• [MATERIAL FOR THIS TASK]
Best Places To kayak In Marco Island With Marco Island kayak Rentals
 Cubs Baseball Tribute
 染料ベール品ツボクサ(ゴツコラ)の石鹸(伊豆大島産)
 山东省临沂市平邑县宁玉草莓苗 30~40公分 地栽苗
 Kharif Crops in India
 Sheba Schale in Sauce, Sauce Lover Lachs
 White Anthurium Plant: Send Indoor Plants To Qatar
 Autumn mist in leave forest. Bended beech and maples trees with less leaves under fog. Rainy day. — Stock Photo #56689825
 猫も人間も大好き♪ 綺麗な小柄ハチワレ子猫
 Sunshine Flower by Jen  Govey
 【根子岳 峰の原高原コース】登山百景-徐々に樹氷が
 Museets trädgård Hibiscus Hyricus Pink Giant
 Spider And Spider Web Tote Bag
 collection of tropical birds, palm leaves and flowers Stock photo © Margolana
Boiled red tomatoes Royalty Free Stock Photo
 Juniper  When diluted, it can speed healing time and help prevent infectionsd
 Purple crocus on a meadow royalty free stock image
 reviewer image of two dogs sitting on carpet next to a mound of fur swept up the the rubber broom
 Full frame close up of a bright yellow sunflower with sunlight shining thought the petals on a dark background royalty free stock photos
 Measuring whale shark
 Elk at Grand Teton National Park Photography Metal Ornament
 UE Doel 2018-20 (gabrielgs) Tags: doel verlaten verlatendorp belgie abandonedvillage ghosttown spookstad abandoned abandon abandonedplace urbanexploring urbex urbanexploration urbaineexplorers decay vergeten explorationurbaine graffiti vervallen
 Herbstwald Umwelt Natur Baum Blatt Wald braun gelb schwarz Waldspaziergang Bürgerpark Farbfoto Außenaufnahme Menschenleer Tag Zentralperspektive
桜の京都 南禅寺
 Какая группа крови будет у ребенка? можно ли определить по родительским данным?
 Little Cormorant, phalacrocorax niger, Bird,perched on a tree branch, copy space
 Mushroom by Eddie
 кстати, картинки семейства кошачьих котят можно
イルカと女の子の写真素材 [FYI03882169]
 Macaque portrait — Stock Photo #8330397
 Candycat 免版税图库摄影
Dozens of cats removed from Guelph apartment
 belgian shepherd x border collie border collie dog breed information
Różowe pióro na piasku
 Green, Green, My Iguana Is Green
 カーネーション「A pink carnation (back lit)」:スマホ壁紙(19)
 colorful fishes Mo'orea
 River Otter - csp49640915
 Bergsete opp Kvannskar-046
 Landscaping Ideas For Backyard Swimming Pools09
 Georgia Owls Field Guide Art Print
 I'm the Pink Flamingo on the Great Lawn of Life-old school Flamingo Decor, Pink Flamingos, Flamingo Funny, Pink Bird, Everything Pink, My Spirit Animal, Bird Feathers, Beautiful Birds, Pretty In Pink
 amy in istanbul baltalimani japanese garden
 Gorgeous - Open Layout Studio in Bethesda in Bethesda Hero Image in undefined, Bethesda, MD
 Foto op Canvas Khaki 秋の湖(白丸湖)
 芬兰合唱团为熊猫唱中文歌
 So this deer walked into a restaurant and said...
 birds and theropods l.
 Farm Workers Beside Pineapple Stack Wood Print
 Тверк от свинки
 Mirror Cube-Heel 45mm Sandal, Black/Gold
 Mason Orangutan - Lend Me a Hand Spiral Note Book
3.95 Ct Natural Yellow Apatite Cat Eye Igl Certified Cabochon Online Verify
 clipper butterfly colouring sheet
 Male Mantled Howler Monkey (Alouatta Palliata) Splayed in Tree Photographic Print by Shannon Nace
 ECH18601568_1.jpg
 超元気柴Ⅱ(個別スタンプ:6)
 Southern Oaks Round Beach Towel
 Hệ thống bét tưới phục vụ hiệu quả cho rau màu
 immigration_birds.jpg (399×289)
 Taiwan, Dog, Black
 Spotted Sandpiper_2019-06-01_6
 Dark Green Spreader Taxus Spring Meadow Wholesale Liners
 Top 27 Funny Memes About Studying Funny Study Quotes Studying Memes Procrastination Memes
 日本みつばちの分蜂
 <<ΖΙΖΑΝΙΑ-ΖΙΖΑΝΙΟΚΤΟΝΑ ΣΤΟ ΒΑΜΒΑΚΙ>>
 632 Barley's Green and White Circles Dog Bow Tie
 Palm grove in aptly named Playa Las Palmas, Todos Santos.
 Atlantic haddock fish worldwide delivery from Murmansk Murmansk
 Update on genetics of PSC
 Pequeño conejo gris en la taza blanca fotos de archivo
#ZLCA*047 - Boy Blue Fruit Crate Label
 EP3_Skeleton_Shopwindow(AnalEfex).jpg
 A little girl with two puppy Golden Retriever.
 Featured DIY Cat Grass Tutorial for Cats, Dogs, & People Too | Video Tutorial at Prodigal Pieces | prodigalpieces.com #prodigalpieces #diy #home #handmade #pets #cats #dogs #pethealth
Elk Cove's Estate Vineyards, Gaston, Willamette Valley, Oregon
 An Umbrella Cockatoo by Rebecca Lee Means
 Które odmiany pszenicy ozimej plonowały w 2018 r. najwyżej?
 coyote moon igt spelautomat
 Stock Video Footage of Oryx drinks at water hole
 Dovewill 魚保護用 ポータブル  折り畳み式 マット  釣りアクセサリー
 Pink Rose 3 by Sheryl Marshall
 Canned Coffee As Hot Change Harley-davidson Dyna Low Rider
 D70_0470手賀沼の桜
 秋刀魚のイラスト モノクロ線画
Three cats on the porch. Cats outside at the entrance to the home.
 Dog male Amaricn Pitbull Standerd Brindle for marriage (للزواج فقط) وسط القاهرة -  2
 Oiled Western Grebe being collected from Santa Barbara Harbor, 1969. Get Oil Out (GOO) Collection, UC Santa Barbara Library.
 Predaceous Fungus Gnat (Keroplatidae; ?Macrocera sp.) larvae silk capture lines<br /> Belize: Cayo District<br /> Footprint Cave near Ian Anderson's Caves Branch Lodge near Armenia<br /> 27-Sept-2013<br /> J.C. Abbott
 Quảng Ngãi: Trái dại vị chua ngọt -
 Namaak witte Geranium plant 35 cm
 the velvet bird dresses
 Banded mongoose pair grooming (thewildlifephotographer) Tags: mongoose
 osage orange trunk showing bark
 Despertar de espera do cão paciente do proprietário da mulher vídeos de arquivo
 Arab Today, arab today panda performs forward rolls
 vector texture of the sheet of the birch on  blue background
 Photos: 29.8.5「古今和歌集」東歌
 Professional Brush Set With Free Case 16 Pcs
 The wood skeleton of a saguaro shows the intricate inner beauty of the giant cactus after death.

• [YOUR ASSIGNMENT] Where the word "leaves" occurs in a line of the records, copy that line.

• [EXERCISE SOLUTION]
 Autumn mist in leave forest. Bended beech and maples trees with less leaves under fog. Rainy day. — Stock Photo #56689825
 collection of tropical birds, palm leaves and flowers Stock photo © Margolana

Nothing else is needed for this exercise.